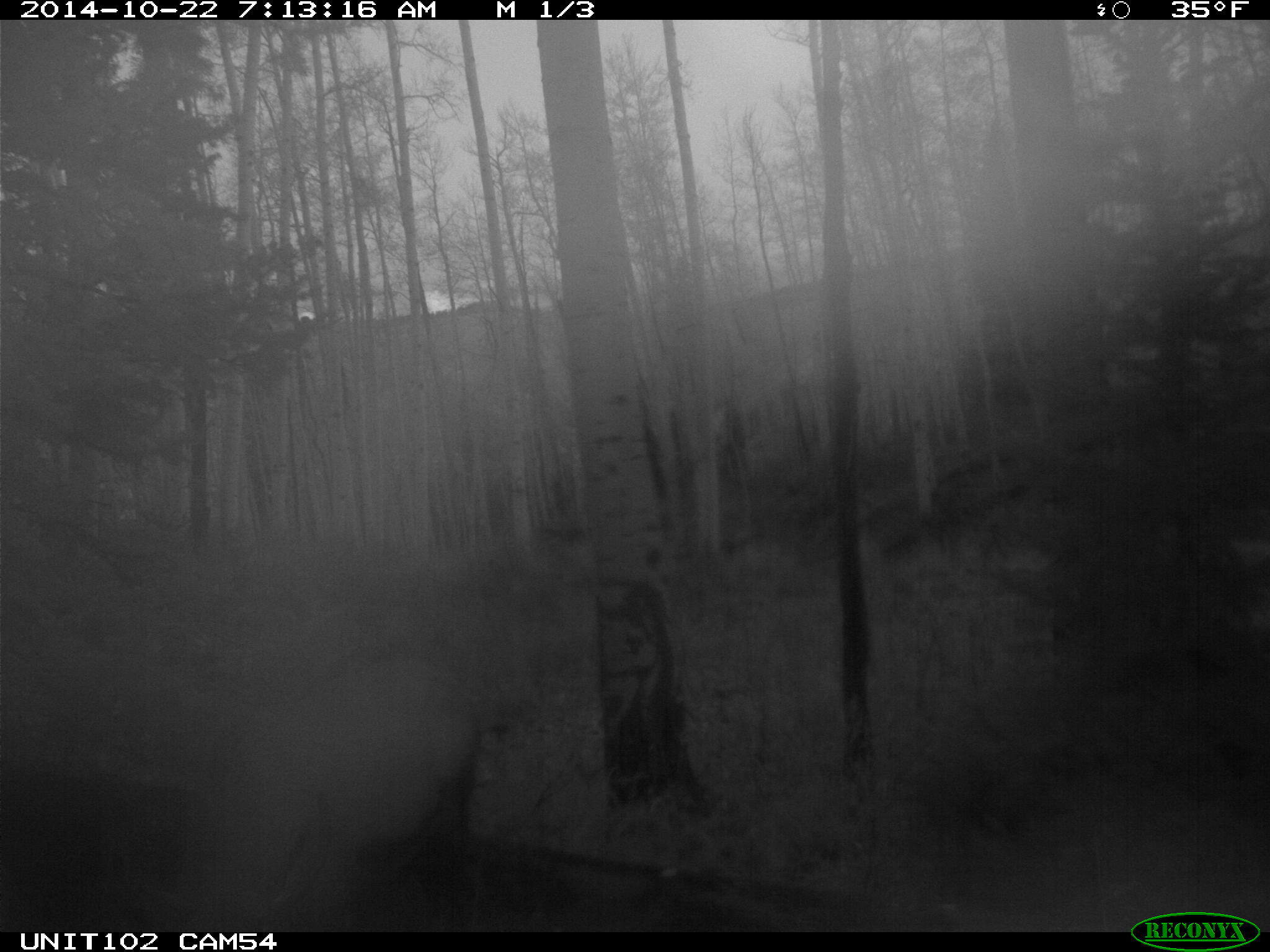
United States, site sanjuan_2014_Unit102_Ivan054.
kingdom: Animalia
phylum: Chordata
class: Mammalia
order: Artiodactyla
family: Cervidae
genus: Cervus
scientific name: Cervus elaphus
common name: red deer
==
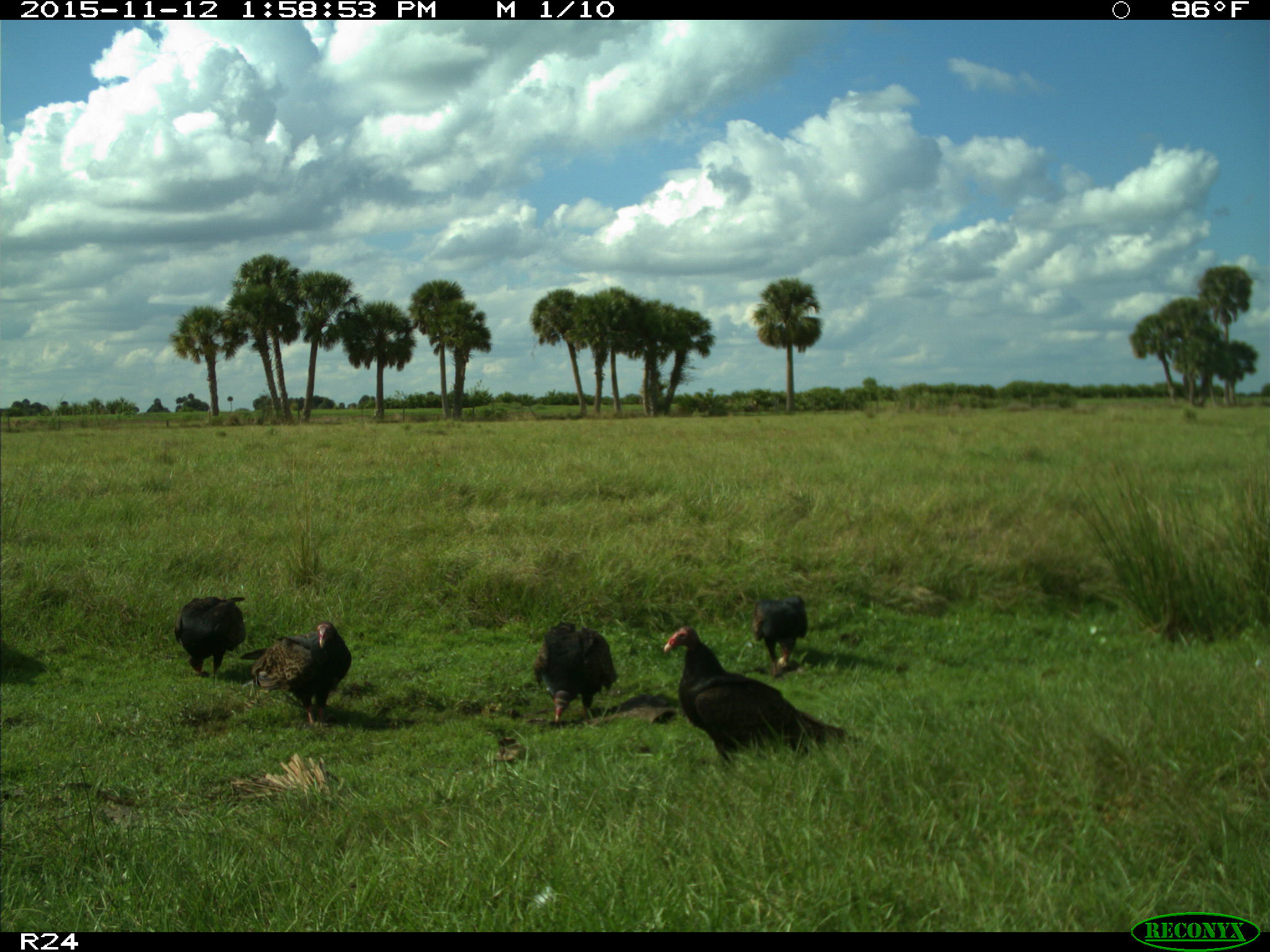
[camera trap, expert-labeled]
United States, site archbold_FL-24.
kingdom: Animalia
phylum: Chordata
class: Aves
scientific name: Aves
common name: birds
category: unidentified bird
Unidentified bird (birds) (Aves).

# Problem to solve
The answer is the run of lines above from the line containing "United States, site sanjuan_2014_Unit102_Ivan054." through the line containing "common name: red deer", copied exactly and alone.

# Result for this exercise
United States, site sanjuan_2014_Unit102_Ivan054.
kingdom: Animalia
phylum: Chordata
class: Mammalia
order: Artiodactyla
family: Cervidae
genus: Cervus
scientific name: Cervus elaphus
common name: red deer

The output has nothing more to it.